EXCERPTED PASSAGE:

╭──

How to get multiple rows based on max date

I have a table SalePrices in SQL server and data same as below:
SPID ProductID Price Date
001 Pro01 10 2016-03-10
002 Pro01 20 2016-03-11
003 Pro02 10 2016-03-13
004 Pro02 20 2016-03-15
What I want is create a view that show only one ProductID and Price that I have modified at the last time. So what I want is same as the result below:
ProductID Price Date
Pro01 20 2016-03-11
Pro02 20 2016-03-15
There're few different approaches for this, for example, using row_number():
;with cte as (
select
ProductID, Price, Date,
row_number() over(partition by ProductID order by Date desc) as rn
from <Table>
)
select
ProductID, Price, Date
from cte
where
rn = 1
sql fiddle demo
Another version with windowing functions, this one with FIRST_VALUE();
SELECT ProductID, price, date
FROM products
WHERE spid IN (
SELECT FIRST_VALUE(spid) OVER (PARTITION BY ProductID ORDER BY date DESC) spid
FROM products
)
An SQLfiddle to test with.
Note that Roman's version with ROW_NUMBER should work from SQL Server 2005 and newer, while this will only work for SQL Server 2012 and newer.

╰──

Excerpts from spatial question data:
╭──

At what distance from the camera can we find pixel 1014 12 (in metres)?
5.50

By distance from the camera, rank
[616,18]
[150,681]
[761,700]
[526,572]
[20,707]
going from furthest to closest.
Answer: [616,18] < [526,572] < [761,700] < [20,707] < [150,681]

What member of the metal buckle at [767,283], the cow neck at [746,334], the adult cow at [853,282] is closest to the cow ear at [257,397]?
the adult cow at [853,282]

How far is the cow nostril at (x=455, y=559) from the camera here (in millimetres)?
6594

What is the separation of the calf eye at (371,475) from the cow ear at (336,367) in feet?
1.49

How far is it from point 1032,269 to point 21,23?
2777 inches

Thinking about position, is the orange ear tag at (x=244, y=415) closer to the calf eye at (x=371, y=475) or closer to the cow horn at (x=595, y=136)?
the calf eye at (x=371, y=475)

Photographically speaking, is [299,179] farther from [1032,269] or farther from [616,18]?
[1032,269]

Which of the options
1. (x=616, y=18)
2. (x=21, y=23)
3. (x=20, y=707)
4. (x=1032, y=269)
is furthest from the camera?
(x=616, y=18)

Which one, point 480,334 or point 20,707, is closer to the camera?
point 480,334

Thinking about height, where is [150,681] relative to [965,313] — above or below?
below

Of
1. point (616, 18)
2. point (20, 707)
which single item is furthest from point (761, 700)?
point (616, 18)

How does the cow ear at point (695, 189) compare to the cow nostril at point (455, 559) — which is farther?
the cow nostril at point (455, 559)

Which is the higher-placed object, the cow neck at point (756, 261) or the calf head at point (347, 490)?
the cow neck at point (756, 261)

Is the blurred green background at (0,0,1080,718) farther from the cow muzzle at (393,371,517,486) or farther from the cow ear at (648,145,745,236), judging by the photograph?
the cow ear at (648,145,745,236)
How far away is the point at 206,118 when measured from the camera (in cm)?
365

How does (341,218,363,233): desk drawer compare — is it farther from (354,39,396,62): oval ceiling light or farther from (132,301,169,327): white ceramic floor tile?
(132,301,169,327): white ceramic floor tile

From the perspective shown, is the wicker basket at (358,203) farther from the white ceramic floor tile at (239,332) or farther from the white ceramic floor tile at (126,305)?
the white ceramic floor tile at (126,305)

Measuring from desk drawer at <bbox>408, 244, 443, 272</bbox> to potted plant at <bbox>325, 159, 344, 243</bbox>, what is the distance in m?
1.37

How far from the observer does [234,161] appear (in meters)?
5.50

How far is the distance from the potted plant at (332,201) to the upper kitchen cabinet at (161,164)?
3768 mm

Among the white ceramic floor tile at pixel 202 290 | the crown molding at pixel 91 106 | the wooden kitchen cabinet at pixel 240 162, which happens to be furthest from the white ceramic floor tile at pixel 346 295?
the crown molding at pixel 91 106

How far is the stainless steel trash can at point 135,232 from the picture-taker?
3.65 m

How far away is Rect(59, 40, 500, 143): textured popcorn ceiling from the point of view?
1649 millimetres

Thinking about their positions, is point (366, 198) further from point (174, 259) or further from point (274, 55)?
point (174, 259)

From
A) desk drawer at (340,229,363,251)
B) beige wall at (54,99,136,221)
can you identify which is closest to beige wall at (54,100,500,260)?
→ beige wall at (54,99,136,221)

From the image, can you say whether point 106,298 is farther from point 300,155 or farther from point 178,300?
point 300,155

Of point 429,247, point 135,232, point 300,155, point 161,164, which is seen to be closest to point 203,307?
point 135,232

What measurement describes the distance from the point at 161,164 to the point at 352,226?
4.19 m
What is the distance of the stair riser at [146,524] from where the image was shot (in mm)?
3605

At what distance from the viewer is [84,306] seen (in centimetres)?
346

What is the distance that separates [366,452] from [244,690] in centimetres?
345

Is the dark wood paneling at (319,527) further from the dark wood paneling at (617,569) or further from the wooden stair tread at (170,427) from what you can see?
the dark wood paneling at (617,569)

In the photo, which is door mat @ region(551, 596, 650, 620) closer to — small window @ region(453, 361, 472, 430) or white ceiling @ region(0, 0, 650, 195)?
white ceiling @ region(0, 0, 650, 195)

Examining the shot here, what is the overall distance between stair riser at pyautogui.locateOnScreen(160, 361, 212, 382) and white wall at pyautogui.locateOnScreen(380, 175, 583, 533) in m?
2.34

╰──

AIM 1: In the SQL thread on getting rows by max date, which SQL Server versions does the FIRST_VALUE() query work in?
AIM 2: Continue the SQL thread on getting rows by max date from the point where it stops.
None of these lines matter for the work here.

FINAL RESULT 1: SQL Server 2012 and newer.

FINAL RESULT 2:
TRY THIS:
SELECT
ProductID
, Price
, Date FROM tablename AS A
JOIN (SELECT ProductID,MAX(Date) AS DATE FROM tablename
GROUP BY ProductID
) AS B ON A.Date=B.DATE AND A.ProductID=B.ProductID
one more approach...
select productid,price,date
from
table t1
where date=(select max(date) from table t2 where t1.productid=t2.productid)
Your last record will have the highest SPID:
select
ProductId, Price, Date
from
SalePrices sap
where
sap.spid =(
select
max(sap2.spid)
from
SalePrices sap2
where
sap2.productId = sap.productId)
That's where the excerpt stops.